A gay Asian federal law clerk will be joining the Alameda County Superior Court, bringing the number of out judges on the East Bay bench to eight in early 2021.
Governor Gavin Newsom named Oakland resident Keith Kern Fong, 58, to a vacancy on the court December 8. Fong was one of three judicial appointments to the Alameda bench that Newsom announced earlier this month.
Fong, a Democrat, will fill the vacancy created by the retirement of Judge Ronni B. MacLauren. He has been a law clerk for Judge Saundra Brown Armstrong at the U.S. District Court, Northern District of California since 2009.
He will be the second gay male jurist known to be serving on the Alameda County court, as Judge Tom Reardon has served on the bench for 22 years. As of the end of 2019, there were six LGBTQ judges on the East Bay bench according to the demographic data on the state's judiciary released in March.
Fong, who is of Chinese descent, will be one of at least two gay Asian male judges in the Bay Area. The other, San Francisco Superior Court Judge Roger Chan, reached out to Fong to congratulate him on his appointment and offered his support as Fong transitions onto the bench in either late January or early February.

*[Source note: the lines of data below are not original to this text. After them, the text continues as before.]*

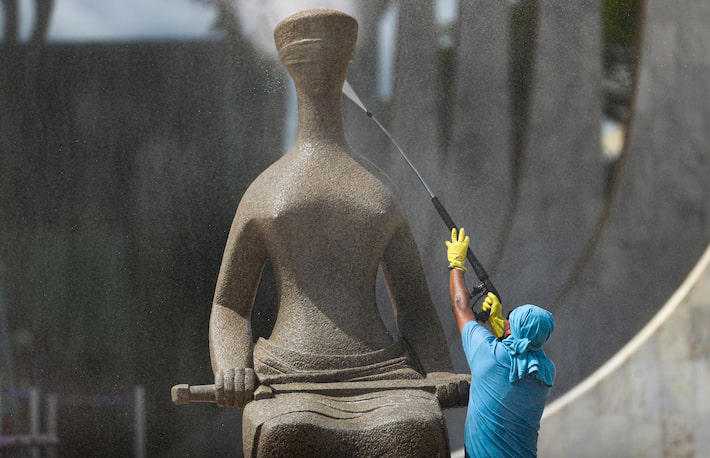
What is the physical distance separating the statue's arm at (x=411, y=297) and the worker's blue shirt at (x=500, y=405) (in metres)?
0.65

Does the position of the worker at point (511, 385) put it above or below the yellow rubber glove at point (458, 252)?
below

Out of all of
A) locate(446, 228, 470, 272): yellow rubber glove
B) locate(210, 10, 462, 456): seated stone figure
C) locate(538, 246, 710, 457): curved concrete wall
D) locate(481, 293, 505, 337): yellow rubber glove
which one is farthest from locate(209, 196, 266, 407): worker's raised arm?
locate(538, 246, 710, 457): curved concrete wall

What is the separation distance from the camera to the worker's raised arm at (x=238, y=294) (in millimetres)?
4070

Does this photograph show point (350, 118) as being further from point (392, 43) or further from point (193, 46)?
point (193, 46)

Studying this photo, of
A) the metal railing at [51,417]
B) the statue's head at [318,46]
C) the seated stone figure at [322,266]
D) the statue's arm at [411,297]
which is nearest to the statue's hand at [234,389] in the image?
the seated stone figure at [322,266]

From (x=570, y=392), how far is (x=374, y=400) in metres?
3.30

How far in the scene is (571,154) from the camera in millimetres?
7062

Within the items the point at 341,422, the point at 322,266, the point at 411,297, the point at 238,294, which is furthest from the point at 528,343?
the point at 238,294

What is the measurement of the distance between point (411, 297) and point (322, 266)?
0.45 meters

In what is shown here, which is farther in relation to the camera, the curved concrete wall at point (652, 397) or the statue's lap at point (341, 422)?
the curved concrete wall at point (652, 397)

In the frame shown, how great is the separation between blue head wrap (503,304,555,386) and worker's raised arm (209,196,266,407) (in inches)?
44.1

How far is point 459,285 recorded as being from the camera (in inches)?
155

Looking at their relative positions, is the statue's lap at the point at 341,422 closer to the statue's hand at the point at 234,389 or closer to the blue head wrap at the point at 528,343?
the statue's hand at the point at 234,389

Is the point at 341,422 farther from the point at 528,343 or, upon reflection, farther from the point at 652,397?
the point at 652,397
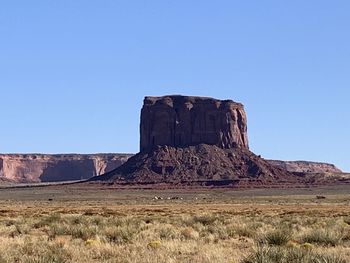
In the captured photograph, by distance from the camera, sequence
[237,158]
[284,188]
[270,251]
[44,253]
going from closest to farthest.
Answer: [270,251]
[44,253]
[284,188]
[237,158]

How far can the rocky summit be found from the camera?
152 meters

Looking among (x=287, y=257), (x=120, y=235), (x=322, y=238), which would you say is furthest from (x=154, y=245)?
(x=287, y=257)

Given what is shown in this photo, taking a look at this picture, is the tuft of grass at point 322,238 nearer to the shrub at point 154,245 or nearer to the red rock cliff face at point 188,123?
the shrub at point 154,245

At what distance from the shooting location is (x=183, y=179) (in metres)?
150

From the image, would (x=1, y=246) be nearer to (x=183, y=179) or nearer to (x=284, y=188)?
(x=284, y=188)

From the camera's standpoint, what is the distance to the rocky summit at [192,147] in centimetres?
15250

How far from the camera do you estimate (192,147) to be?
162m

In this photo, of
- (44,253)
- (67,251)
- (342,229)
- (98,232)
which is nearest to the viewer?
(44,253)

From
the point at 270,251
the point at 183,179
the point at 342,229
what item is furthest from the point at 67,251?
the point at 183,179

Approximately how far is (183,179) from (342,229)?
409ft

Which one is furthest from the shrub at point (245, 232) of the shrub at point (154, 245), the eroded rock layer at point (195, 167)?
the eroded rock layer at point (195, 167)

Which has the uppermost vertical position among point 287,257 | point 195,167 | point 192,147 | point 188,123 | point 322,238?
point 188,123

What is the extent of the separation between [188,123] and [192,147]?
19.1ft

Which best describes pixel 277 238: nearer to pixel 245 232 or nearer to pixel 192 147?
pixel 245 232
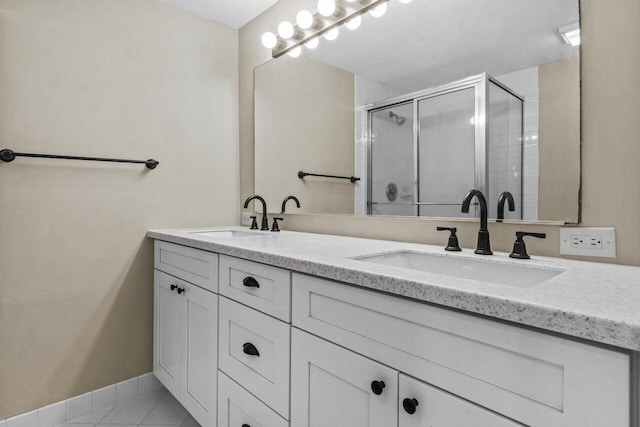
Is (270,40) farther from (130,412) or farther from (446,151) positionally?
(130,412)

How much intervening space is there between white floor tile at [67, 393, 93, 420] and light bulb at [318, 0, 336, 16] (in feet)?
7.44

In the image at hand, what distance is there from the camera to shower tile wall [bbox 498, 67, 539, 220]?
46.3 inches

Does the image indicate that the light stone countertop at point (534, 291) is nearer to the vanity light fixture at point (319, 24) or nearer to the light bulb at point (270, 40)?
the vanity light fixture at point (319, 24)

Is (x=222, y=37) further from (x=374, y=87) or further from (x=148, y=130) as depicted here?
(x=374, y=87)

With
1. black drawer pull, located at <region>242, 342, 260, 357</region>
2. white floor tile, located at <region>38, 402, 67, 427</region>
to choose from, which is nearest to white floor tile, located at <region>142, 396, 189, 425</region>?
white floor tile, located at <region>38, 402, 67, 427</region>

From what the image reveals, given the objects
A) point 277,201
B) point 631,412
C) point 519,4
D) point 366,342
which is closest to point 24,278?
point 277,201

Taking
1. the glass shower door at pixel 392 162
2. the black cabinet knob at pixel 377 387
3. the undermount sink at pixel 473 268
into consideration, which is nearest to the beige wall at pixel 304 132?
the glass shower door at pixel 392 162

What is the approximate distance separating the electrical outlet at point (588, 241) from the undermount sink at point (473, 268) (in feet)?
0.60

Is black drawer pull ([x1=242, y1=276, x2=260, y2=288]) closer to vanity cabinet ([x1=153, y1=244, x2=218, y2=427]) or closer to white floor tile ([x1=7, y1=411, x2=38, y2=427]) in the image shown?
vanity cabinet ([x1=153, y1=244, x2=218, y2=427])

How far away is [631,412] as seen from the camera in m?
0.54

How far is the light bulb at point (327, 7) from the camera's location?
1794 millimetres

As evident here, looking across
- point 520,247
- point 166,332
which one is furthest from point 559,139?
point 166,332

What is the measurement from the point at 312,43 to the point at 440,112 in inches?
36.5

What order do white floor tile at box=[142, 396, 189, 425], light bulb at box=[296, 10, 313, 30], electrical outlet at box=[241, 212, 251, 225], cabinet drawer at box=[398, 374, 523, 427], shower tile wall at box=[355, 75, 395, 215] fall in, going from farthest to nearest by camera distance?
electrical outlet at box=[241, 212, 251, 225], light bulb at box=[296, 10, 313, 30], white floor tile at box=[142, 396, 189, 425], shower tile wall at box=[355, 75, 395, 215], cabinet drawer at box=[398, 374, 523, 427]
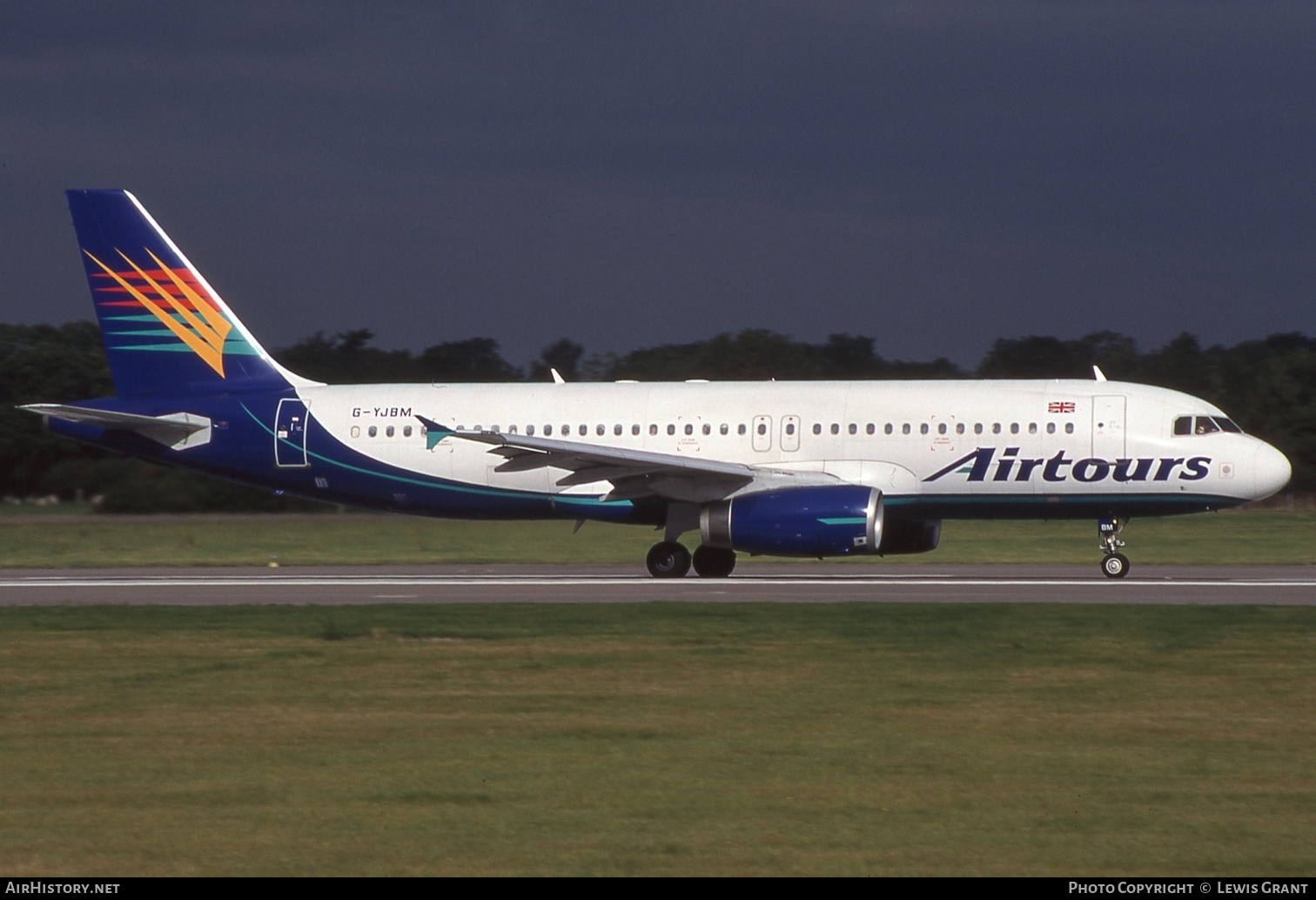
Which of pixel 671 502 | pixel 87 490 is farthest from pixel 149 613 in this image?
pixel 87 490

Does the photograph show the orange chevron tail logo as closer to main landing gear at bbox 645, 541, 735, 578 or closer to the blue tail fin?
the blue tail fin

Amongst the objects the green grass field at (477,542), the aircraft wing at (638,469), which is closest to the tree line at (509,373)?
the green grass field at (477,542)

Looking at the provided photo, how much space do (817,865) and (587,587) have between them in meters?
16.3

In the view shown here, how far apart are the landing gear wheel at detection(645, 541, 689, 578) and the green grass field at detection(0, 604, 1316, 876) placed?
8.55m

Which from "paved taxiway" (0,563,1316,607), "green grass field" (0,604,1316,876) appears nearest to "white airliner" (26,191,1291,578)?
"paved taxiway" (0,563,1316,607)

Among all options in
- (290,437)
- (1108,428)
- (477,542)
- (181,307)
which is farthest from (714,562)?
(181,307)

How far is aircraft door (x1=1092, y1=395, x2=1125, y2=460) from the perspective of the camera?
25.4 meters

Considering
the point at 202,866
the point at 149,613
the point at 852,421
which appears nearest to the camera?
the point at 202,866

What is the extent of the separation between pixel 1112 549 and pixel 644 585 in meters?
7.47

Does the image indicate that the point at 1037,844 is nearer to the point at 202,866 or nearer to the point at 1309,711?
the point at 202,866

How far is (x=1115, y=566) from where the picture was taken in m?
25.1

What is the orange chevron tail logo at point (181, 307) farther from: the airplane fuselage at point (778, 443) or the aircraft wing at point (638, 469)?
the aircraft wing at point (638, 469)

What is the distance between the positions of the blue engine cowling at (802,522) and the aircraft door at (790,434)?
1.48 metres

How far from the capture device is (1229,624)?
1714cm
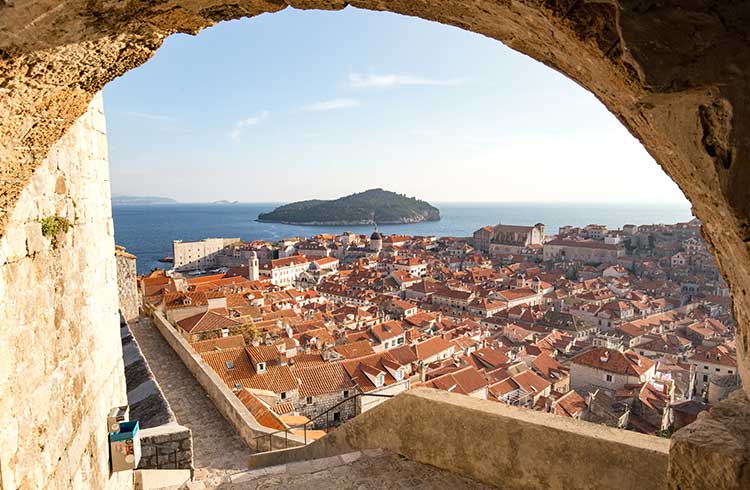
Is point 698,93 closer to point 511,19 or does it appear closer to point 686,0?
point 686,0

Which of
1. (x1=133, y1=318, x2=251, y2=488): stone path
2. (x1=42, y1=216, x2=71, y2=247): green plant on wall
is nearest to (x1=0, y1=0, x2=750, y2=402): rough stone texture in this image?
(x1=42, y1=216, x2=71, y2=247): green plant on wall

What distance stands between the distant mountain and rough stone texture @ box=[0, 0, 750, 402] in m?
157

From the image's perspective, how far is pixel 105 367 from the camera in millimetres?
3201

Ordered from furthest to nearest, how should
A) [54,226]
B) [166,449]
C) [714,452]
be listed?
[166,449], [54,226], [714,452]

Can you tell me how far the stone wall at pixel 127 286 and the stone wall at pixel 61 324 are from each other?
357 inches

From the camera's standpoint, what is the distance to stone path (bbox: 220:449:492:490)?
367 cm

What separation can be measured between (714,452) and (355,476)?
9.73 feet

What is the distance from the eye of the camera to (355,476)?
379 cm

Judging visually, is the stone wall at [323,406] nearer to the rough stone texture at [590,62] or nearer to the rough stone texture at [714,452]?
the rough stone texture at [714,452]

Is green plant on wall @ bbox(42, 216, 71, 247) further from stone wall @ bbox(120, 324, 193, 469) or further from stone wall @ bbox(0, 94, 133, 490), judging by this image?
stone wall @ bbox(120, 324, 193, 469)

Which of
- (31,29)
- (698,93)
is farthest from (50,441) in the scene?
(698,93)

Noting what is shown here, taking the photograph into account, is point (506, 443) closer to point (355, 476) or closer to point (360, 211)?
point (355, 476)

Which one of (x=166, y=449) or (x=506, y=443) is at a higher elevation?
(x=506, y=443)

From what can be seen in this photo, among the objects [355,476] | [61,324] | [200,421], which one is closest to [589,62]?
[61,324]
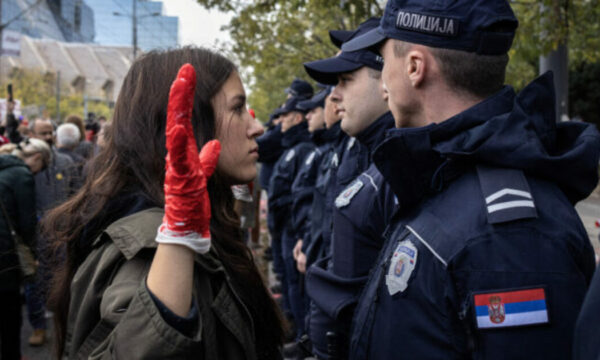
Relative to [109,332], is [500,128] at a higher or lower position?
higher

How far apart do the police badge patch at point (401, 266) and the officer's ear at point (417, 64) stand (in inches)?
21.7

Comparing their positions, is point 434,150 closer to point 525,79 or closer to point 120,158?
point 120,158

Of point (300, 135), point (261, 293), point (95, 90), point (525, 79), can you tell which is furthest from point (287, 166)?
point (95, 90)

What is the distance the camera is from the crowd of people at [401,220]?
4.45 ft

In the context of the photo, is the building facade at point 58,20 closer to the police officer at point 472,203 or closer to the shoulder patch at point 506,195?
the police officer at point 472,203

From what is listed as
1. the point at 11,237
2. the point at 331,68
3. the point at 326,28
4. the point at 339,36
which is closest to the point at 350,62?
the point at 331,68

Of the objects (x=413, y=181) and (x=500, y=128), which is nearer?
(x=500, y=128)

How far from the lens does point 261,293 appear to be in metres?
1.94

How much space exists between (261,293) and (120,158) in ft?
2.26

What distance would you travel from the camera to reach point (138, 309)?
4.29 feet

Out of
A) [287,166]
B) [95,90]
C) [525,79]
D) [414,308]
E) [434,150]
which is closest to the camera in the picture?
[414,308]

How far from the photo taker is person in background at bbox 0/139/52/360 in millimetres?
4148

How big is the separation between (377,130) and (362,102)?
19 cm

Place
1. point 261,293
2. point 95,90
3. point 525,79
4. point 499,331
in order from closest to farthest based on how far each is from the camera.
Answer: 1. point 499,331
2. point 261,293
3. point 525,79
4. point 95,90
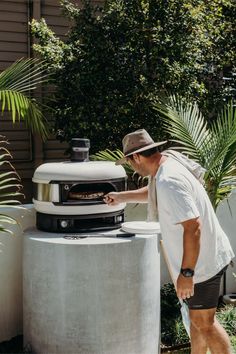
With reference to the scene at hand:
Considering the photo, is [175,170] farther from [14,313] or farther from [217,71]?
[217,71]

"I am just thrilled. I have so many emotions; I am excited, humbled, all of those things," Fong told the Bay Area Reporter in a recent phone interview. "It is such an honor to serve. It is especially an honor being a gay man of color joining the bench."
Joining the Alameda bench January 4 will be Elena Condes, a lesbian and longtime criminal defense attorney who won election to a vacant judicial seat in the November 3 election. Condes, who is Latina, will be the first LGBTQ woman of color on the East Bay county court.
She and her wife, Danielle Condes, live in Berkeley and have a 20-year-old daughter in college. She will serve alongside the court's four out female judges: Jenna M. Whitman, Kimberly E. Colwell, Tara M. Flanagan, Karin S. Schwartz, and Victoria S. Kolakowski, the state's lone out transgender jurist who is married to B.A.R. news editor Cynthia Laird.
Once Fong and Condes are seated, the Alameda court will have the second highest number of out judges serving on it behind the Los Angeles County Superior Court, which had 20 LGBTQ jurists as of the end of 2019 according to the most recent judicial demographic data. With Newsom's appointment of gay attorney Russell S. Roeca to the San Francisco Superior Court in August, the city's bench currently has seven out jurists on it.
Fong was born in Oakland and lived in both Alameda and Contra Costa counties growing up. He has been with his partner, Chris, a sign language interpreter, for nearly 20 years. They married in August 2019 and live in the Redwood neighborhood of Oakland, not far from the Mormon Temple.
After earning his Juris Doctor degree from the UC Davis School of Law, Fong was hired as a law clerk by Armstrong in 1992. He also worked as an associate at the law firm Gordon & Rees in the early 1990s.
In 1993 Fong returned to clerk for Armstrong until 1998, when he became general counsel and chief administrative officer for Discovery Foods. He left in 2002 to become senior counsel and an associate at Kerr & Wagstaffe LLC until 2009, when he returned again to clerk for Armstrong.
In that position Fong has reviewed the papers submitted in the cases heard by Armstrong, analyzed the facts and the law, made recommendations on what he thought her ruling should be, and drafted the ultimate opinion determined by the judge.
"I have been working for the judiciary now off and on 17 years. In that capacity I really have come to appreciate the critical role that judges have in making sure that justice is done," said Fong. "I saw the awesome power and fulfillment of being a public servant and making sure the process works the way it should."
He had first applied for a judicial appointment near the end of former governor Jerry Brown's last term and reapplied this past January with Newsom's judicial appointments secretary, who at the time was Martin Jenkins, now the state's first out gay Supreme Court justice. Fong learned he had been selected a few days prior to the official announcement earlier this month.
He is staying on with Armstrong for the time being so she can hire a new law clerk and help that person transition into the job. Fong told the B.A.R. it will be a difficult transition for himself when his last day as her law clerk comes.
"It is hard moving on. I love working for the judge," he said. "She is an amazing jurist and an amazing person. I learned so much from her."
The new judges will each earn $214,601 on the bench.